Pourtant la pensée ne lui vint pas un seul instant qu’elle pouvait trahir Lagardère pour aller prévenir Gonzague et, suivant une notion plus exacte des choses, il fut persuadé qu’on venait de lui tendre un piège dans lequel elle allait tomber.

La petite porte s’étant ouverte devant lui, il dit à Laho de rester là et de veiller, lui recommandant de venir les chercher au plus vite s’il apercevait quelque chose d’anormal.

Puis il entraîna Cocardasse et Berrichon au dehors.

— Vite ! vite ! s’écria-t-il, suivons Mme Liébault.

La porte, par laquelle ils étaient sortis, s’ouvrant du côté opposé à celui vers lequel s’était dirigée la jeune femme, ils savaient ne pas devoir la trouver là.

Mais, comme ils n’avaient pas de temps à perdre, ils se précipitèrent tête baissée, de façon à contourner l’église, en passant devant le porche par où elle était sortie.

Sa Majesté arrivait en haut des marches avec le duc d’Orléans.

Tous deux s’arrêtèrent, en voyant courir ces trois hommes lancés à toute vitesse.

— Chasse-t-on de nuit ? demanda le roi dont l’humeur était charmante.

— Je ne sais, Sire, répondit le prince le front plissé… Il me semble avoir reconnu l’un au moins des deux maîtres d’armes dévoués à Lagardère.

La foule des grands seigneurs et des dames évacuait lentement la nef.
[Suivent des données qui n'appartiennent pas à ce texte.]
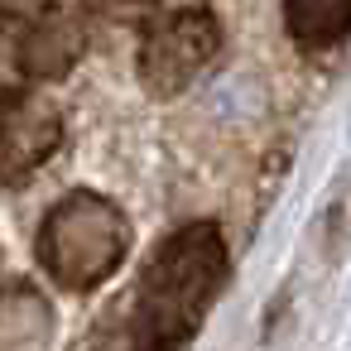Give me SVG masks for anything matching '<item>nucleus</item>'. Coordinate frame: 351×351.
Returning a JSON list of instances; mask_svg holds the SVG:
<instances>
[{"label": "nucleus", "mask_w": 351, "mask_h": 351, "mask_svg": "<svg viewBox=\"0 0 351 351\" xmlns=\"http://www.w3.org/2000/svg\"><path fill=\"white\" fill-rule=\"evenodd\" d=\"M226 279V241L212 221H197V226H183L173 231L145 279H140V303H135V351H178L207 303L217 298Z\"/></svg>", "instance_id": "1"}, {"label": "nucleus", "mask_w": 351, "mask_h": 351, "mask_svg": "<svg viewBox=\"0 0 351 351\" xmlns=\"http://www.w3.org/2000/svg\"><path fill=\"white\" fill-rule=\"evenodd\" d=\"M130 250V221L97 193L63 197L39 226V265L63 289H97Z\"/></svg>", "instance_id": "2"}, {"label": "nucleus", "mask_w": 351, "mask_h": 351, "mask_svg": "<svg viewBox=\"0 0 351 351\" xmlns=\"http://www.w3.org/2000/svg\"><path fill=\"white\" fill-rule=\"evenodd\" d=\"M221 29L212 20V10L202 5H183V10H164L145 39H140V82L149 97H173L183 92L217 53Z\"/></svg>", "instance_id": "3"}, {"label": "nucleus", "mask_w": 351, "mask_h": 351, "mask_svg": "<svg viewBox=\"0 0 351 351\" xmlns=\"http://www.w3.org/2000/svg\"><path fill=\"white\" fill-rule=\"evenodd\" d=\"M58 145H63V116L44 97L25 92L0 106V183H25L34 169L49 164Z\"/></svg>", "instance_id": "4"}, {"label": "nucleus", "mask_w": 351, "mask_h": 351, "mask_svg": "<svg viewBox=\"0 0 351 351\" xmlns=\"http://www.w3.org/2000/svg\"><path fill=\"white\" fill-rule=\"evenodd\" d=\"M87 49V25L68 5H49L29 20L20 39V68L25 77H63Z\"/></svg>", "instance_id": "5"}, {"label": "nucleus", "mask_w": 351, "mask_h": 351, "mask_svg": "<svg viewBox=\"0 0 351 351\" xmlns=\"http://www.w3.org/2000/svg\"><path fill=\"white\" fill-rule=\"evenodd\" d=\"M53 341V308L39 289L10 284L0 293V351H49Z\"/></svg>", "instance_id": "6"}, {"label": "nucleus", "mask_w": 351, "mask_h": 351, "mask_svg": "<svg viewBox=\"0 0 351 351\" xmlns=\"http://www.w3.org/2000/svg\"><path fill=\"white\" fill-rule=\"evenodd\" d=\"M284 25L303 49H332L351 34V0H284Z\"/></svg>", "instance_id": "7"}, {"label": "nucleus", "mask_w": 351, "mask_h": 351, "mask_svg": "<svg viewBox=\"0 0 351 351\" xmlns=\"http://www.w3.org/2000/svg\"><path fill=\"white\" fill-rule=\"evenodd\" d=\"M39 10V0H0V20H29Z\"/></svg>", "instance_id": "8"}]
</instances>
Le comte et Chaverny se tenaient debout auprès de leurs femmes, attendant le moment propice pour leur donner le bras et les conduire à leurs carrosses, dès que Louis XV lui-même serait remonté dans le sien.

Un rayon de joie, une noble expression de fierté illuminaient la belle tête de Lagardère.

Enfin Mlle de Nevers lui appartenait ; sa mère la lui avait donnée et le ciel venait de consacrer cette union depuis si longtemps attendue.

C’était le couronnement de son rêve, le fruit de ses peines à présent oubliées, le but accompli de sa vie.

Et cependant une sombre pensée traversa son esprit.

Philippe de Mantoue l’avait mis au défi d’unir sa destinée à celle de la fille de Nevers.

L’union était consommée, à la face de tous, Gonzague excepté, car Gonzague n’avait pas osé venir.

Un sourire de mépris plissa les lèvres du comte.

Il toucha l’épaule d’Aurore qui se leva, rayonnante, belle comme la plus belle des vierges, en sa longue robe blanche.

Elle prit le bras de son mari et, suivis de Chaverny et de Flor, ils descendirent à leur tour la nef jusqu’au portail.